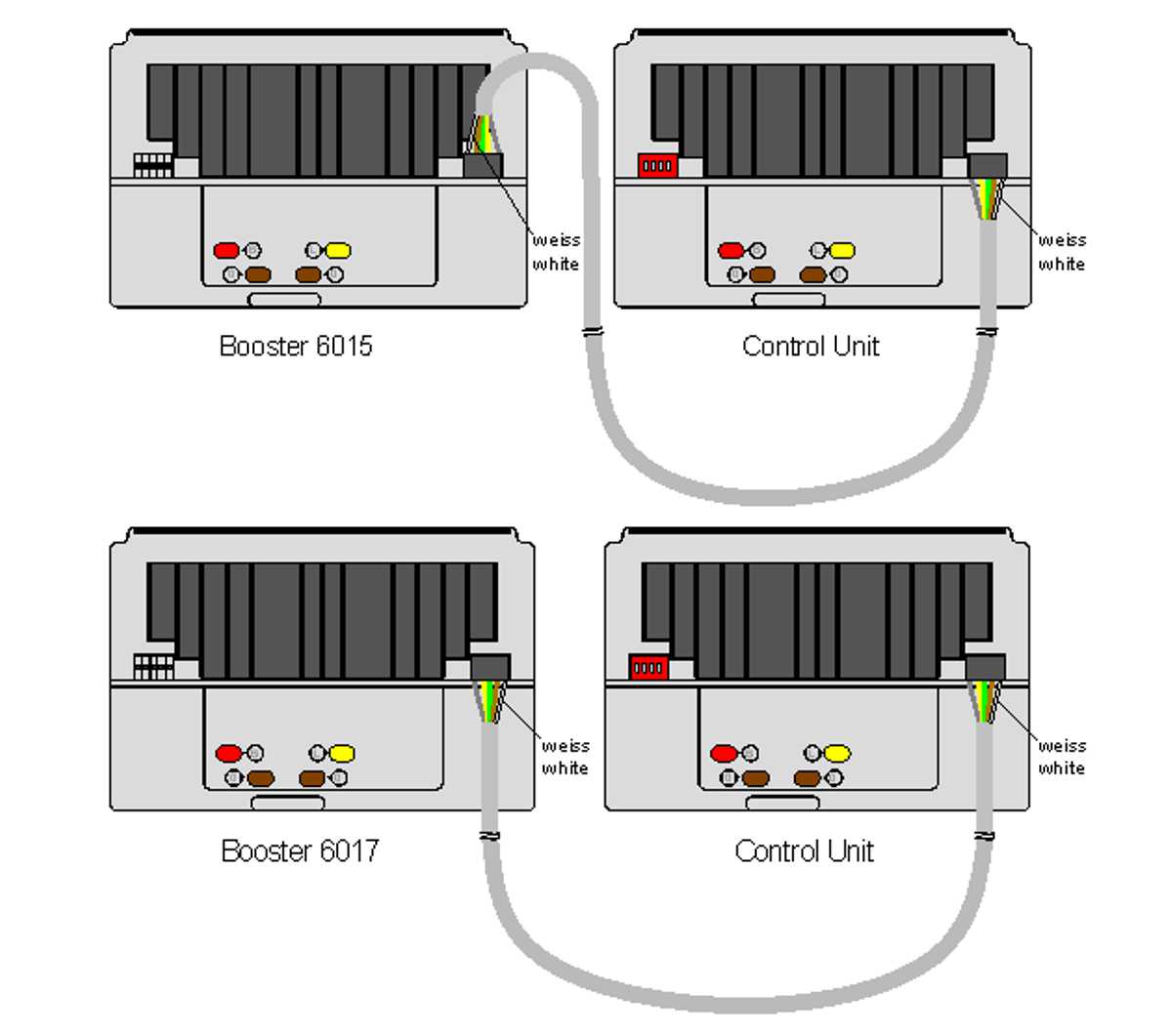 weiss
white

weiss
white

Booster 6015

Control Unit

weiss
white

weiss
white

Booster 6017

Control Unit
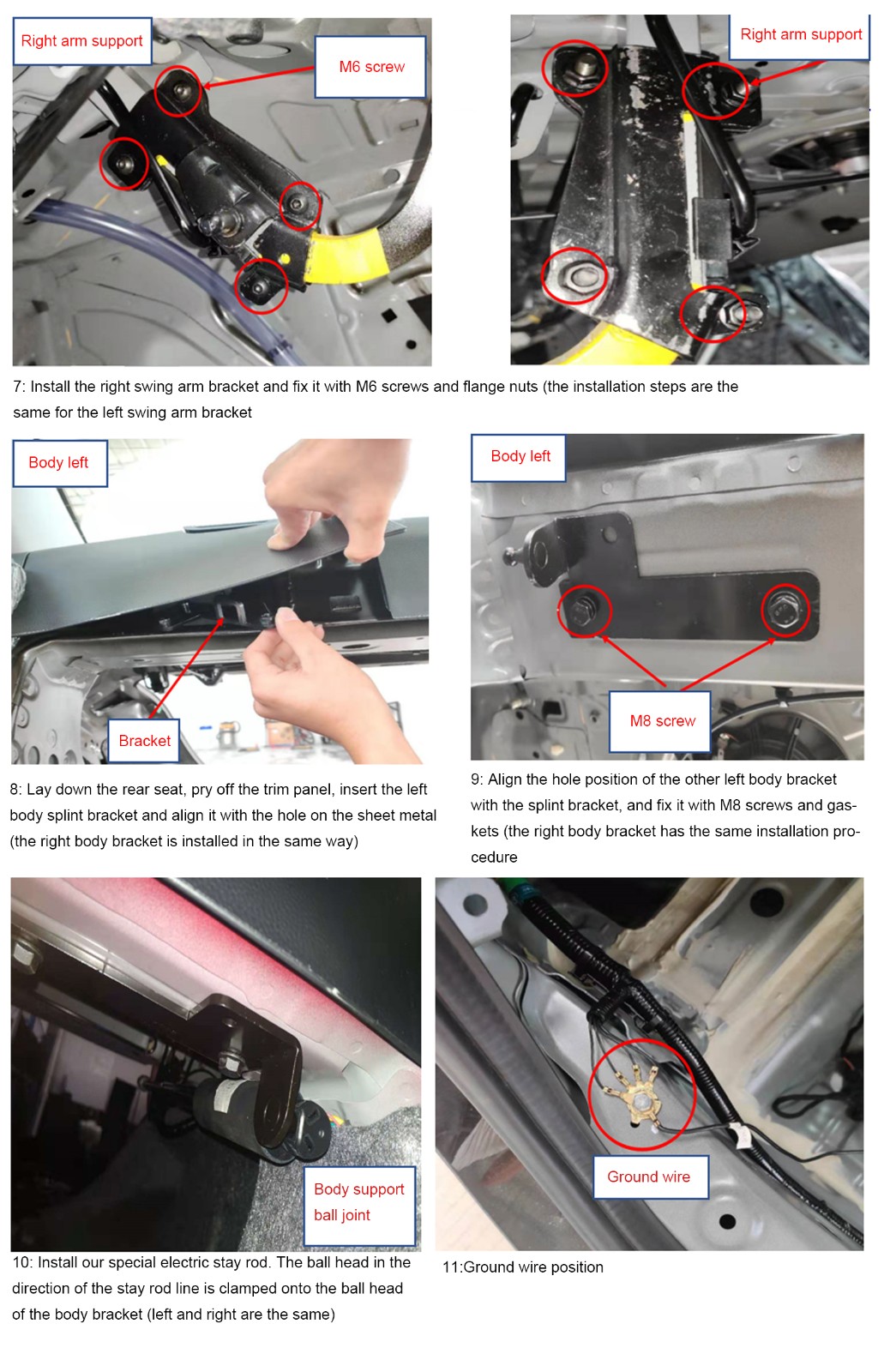 Right arm support

M6 screw

Right arm support

7: Install the right swing arm bracket and fix it with M6 screws and flange nuts (the installation steps are the same for the left swing arm bracket

Body left

Bracket

8: Lay down the rear seat, pry off the trim panel, insert the left body splint bracket and align it with the hole on the sheet metal (the right body bracket is installed in the same way)

Body left

M8 screw

9: Align the hole position of the other left body bracket with the splint bracket, and fix it with M8 screws and gaskets (the right body bracket has the same installation procedure

Body support ball joint

10: Install our special electric stay rod. The ball head in the direction of the stay rod line is clamped onto the ball head of the body bracket (left and right are the same)

Ground wire

11:Ground wire position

§ Work instruction
Exclude every picture and restate the listing word for word.

§ Response
 weiss
white

weiss
white

Booster 6015

Control Unit

weiss
white

weiss
white

Booster 6017

Control Unit
 Right arm support

M6 screw

Right arm support

7: Install the right swing arm bracket and fix it with M6 screws and flange nuts (the installation steps are the same for the left swing arm bracket

Body left

Bracket

8: Lay down the rear seat, pry off the trim panel, insert the left body splint bracket and align it with the hole on the sheet metal (the right body bracket is installed in the same way)

Body left

M8 screw

9: Align the hole position of the other left body bracket with the splint bracket, and fix it with M8 screws and gaskets (the right body bracket has the same installation procedure

Body support ball joint

10: Install our special electric stay rod. The ball head in the direction of the stay rod line is clamped onto the ball head of the body bracket (left and right are the same)

Ground wire

11:Ground wire position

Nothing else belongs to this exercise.